Anggraeini Puspitasari Kokko1,2†
Reema Chowdhury3†
Katelin Sherman4
Matteo Cerri5,6,7
Walter Tinganelli3*- 1HollandPTC, Delft, Netherlands
- 2Heavy Ion Medical Center, Gunma University, Maebashi, Gunma, Japan
- 3GSI Helmholtzzentrum für Schwerionenforschung GmbH, Darmstadt, Germany
- 4Center for Genomic Medicine, Massachusetts General Hospital, Boston, MA, United States
- 5Department of Biomedical and NeuroMotor Sciences, University of Bologna, Bologna, Italy
- 6National Institute for Nuclear Physics (INFN) - Sezione Di Bologna, Bologna, Italy
- 7Department of Neuroscience and Brain Technologies, Italian Institute of Technology (IIT), Genova, Italy
The idea of synthetic torpor, an artificial state resembling the hypo-metabolic state of torpor/hibernation, has recently gained significant scientific attention. Building on pioneering research demonstrating the protective effects of torpor against radiation in mammals, this mini-review aims to evaluate its scientific validity. We will explore the theoretical foundations, practical applications, and potential challenges linked to synthetic torpor. By critically examining the current knowledge, we aim to determine if synthetic torpor is a scientifically viable and achievable concept with broad implications for fields such as space exploration and healthcare.
1 Introduction
In recent years, research into the mechanism of torpor and hibernation has gained momentum (Hitrec et al., 2019; Hrvatin et al., 2020; Takahashi et al., 2020). Torpor is a state used by some mammals to survive harsh conditions, and avoid predation, and is characterized by a significant decrease in metabolic rate and body temperature (Geiser, 2013; Ruf and Bieber, 2023). A sequence of torpor bouts separated by brief interbout arousals identifies hibernation. During torpor/hibernation, all physiological systems have to adapt to the new condition of low metabolism, and many of these adaptations offer interesting opportunities for medical (Cerri, 2017) and space technology (Choukér et al., 2021; Cerri et al., 2021).

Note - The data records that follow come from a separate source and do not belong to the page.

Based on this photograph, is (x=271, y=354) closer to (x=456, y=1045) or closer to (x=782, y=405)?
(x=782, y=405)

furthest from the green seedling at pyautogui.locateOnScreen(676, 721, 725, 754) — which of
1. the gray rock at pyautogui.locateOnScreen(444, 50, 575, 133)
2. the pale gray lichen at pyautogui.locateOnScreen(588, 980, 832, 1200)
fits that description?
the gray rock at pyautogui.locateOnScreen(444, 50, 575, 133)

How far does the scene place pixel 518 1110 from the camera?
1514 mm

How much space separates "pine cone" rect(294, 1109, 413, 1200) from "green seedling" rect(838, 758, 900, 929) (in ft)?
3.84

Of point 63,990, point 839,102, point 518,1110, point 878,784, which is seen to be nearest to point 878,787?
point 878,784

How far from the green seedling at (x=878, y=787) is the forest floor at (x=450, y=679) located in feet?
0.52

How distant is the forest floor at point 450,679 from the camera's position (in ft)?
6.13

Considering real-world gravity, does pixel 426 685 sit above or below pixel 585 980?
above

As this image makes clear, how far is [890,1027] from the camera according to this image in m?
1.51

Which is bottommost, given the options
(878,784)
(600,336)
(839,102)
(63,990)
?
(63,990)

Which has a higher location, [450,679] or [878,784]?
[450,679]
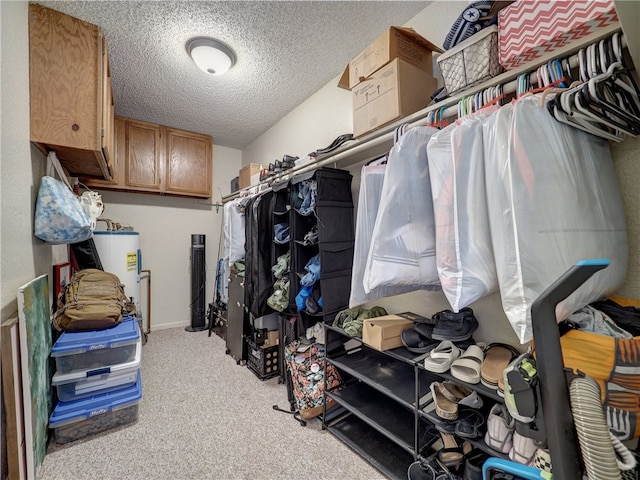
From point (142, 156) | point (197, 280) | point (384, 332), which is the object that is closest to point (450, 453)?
point (384, 332)

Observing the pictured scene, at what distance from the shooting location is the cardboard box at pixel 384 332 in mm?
1479

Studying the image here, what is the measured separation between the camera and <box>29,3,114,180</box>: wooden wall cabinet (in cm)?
159

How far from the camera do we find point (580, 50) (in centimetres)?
89

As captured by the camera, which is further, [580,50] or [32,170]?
[32,170]

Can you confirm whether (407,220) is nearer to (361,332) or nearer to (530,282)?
(530,282)

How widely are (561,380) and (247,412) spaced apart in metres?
2.09

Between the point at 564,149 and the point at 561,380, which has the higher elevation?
the point at 564,149

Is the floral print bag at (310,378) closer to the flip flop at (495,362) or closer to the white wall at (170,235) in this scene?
the flip flop at (495,362)

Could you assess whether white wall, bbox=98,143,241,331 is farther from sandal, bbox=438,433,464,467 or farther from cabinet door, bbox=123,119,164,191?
A: sandal, bbox=438,433,464,467

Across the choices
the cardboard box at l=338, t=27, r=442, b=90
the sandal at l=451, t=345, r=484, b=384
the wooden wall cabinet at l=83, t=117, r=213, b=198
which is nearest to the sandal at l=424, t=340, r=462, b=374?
the sandal at l=451, t=345, r=484, b=384

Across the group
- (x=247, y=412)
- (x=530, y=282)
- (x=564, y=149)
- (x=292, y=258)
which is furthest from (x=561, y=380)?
(x=247, y=412)

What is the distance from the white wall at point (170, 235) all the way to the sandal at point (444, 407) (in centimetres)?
367

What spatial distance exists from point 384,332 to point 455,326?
14.0 inches

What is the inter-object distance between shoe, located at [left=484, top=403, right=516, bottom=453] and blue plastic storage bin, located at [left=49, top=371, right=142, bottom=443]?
6.90 ft
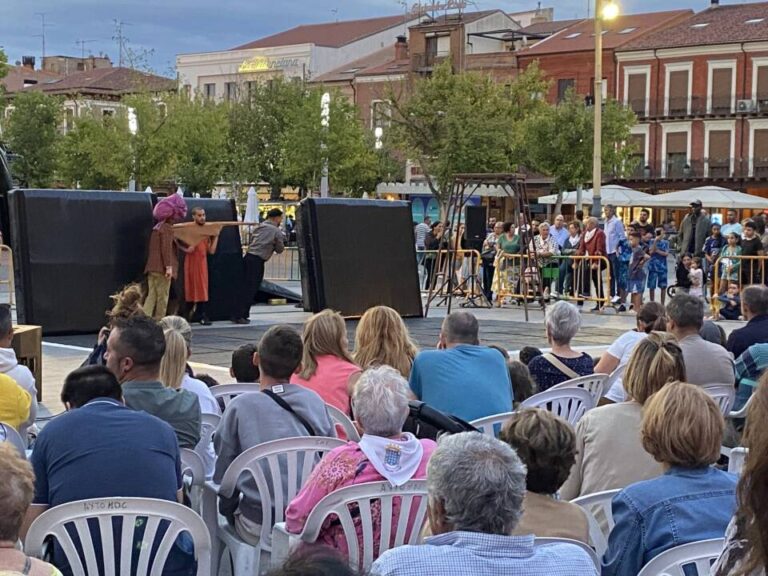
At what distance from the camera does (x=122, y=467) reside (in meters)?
4.26

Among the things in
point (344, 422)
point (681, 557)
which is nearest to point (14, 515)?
point (681, 557)

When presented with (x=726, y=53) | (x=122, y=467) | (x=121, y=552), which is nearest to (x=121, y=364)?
(x=122, y=467)

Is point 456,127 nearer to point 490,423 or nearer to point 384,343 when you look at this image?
point 384,343

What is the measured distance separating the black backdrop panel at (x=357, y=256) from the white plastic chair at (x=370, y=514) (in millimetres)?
11613

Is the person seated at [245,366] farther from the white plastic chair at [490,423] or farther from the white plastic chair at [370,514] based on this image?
the white plastic chair at [370,514]

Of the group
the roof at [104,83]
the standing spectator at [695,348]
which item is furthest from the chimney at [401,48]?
the standing spectator at [695,348]

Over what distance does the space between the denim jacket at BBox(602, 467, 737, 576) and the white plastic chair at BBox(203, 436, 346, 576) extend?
1494mm

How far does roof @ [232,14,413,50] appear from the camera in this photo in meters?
76.8

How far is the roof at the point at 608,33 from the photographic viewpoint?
62.5 metres

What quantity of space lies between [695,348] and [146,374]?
3.60m

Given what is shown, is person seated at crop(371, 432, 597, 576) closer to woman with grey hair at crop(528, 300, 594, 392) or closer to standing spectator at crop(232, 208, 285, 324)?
woman with grey hair at crop(528, 300, 594, 392)

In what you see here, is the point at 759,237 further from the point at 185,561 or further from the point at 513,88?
the point at 513,88

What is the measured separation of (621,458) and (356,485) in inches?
49.8

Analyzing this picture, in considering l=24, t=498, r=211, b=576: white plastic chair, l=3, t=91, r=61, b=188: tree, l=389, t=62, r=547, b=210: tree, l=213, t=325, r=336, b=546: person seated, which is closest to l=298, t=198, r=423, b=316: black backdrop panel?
l=213, t=325, r=336, b=546: person seated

In the last decade, a few procedures have been shown to be effective in mimicking torpor in non-hibernating mammals—a state referred to as synthetic torpor—garnering significant attention in the realms of space and medical research (Cerri et al., 2013; Takahashi et al., 2020; Tupone et al., 2013; Yang et al., 2023; Zakharova et al., 2019; Squire et al., 2020). As the scientific community investigates the fundamental mechanisms of torpor, questions about the potential applications of synthetic torpor, its scientific validity and its broader applicability become increasingly relevant.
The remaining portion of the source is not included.